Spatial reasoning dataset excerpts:
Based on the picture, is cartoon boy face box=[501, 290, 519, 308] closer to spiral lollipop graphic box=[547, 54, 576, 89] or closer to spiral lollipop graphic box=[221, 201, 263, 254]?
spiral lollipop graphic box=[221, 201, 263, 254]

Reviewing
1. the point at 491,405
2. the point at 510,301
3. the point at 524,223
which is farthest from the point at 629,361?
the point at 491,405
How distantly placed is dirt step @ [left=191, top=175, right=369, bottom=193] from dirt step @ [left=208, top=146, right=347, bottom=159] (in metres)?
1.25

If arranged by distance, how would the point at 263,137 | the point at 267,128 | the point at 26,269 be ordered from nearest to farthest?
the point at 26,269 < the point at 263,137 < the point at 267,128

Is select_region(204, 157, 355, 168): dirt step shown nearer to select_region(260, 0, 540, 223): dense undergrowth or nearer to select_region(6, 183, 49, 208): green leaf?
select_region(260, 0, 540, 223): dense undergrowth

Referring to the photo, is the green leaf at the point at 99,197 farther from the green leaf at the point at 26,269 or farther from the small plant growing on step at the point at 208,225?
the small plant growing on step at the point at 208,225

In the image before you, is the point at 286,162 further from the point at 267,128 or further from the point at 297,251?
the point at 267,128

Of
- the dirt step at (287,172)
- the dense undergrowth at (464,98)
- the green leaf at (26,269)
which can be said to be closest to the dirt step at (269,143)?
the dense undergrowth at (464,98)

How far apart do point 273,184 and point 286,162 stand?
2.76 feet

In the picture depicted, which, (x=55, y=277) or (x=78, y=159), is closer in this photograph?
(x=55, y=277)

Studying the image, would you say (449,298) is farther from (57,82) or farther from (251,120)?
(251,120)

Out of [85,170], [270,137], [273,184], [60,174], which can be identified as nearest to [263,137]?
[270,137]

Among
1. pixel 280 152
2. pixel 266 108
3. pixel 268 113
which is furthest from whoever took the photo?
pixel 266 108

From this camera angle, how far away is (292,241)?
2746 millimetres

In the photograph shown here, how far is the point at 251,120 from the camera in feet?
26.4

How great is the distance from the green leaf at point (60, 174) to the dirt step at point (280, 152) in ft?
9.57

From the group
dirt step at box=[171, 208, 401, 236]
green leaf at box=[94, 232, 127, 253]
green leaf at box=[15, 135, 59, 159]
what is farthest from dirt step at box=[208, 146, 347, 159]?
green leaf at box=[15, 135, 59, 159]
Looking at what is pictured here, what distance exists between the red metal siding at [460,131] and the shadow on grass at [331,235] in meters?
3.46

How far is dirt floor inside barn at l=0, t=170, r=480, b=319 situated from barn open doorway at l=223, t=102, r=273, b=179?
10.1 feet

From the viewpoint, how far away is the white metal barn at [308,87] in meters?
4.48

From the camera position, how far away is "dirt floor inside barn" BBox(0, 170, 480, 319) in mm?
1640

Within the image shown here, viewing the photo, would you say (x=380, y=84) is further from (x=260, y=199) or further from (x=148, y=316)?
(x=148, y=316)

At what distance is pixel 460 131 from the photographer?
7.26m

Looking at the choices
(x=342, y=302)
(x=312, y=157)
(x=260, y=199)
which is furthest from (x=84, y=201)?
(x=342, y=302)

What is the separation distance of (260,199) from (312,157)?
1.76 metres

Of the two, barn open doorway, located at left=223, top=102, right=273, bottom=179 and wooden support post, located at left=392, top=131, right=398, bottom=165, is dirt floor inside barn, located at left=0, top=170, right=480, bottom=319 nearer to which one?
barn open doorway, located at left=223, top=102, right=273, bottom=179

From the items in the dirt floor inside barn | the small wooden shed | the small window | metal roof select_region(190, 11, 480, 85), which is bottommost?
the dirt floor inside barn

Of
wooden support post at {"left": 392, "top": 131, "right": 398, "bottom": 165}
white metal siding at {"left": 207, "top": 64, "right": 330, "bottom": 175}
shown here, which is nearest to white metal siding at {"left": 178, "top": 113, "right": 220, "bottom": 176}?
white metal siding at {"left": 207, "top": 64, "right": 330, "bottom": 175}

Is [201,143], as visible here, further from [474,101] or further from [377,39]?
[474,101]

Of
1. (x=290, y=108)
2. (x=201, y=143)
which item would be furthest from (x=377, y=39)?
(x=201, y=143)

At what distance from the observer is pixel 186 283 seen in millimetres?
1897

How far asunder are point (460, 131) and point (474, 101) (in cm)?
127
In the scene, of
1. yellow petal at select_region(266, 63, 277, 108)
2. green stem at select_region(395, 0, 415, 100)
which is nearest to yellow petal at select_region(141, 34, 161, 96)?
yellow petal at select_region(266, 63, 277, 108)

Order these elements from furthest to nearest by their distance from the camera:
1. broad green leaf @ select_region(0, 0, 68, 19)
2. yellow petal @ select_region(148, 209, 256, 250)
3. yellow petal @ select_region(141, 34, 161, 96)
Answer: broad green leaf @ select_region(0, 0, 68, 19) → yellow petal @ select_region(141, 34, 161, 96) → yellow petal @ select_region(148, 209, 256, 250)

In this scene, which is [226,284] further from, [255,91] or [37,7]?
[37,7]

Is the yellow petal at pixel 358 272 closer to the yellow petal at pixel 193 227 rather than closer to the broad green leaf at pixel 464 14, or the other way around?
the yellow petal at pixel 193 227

## [Short problem]
Begin at the line of the listing that contains "At what distance is" and stop after the line that contains "1.76 metres". Reproduce these lines, requests included, but multiply every number in the answers (the distances and the point coordinates) by 0.65 and round each result to the same number of decimal places as the original, rounding halves up.

## [The answer]
At what distance is pixel 460 131 from the photographer?
4.72m

Looking at the choices
(x=342, y=302)
(x=312, y=157)
(x=260, y=199)
which is furthest from (x=84, y=201)?
(x=222, y=196)

What is the separation distance of (260,199) from (312,157)?
1.14 metres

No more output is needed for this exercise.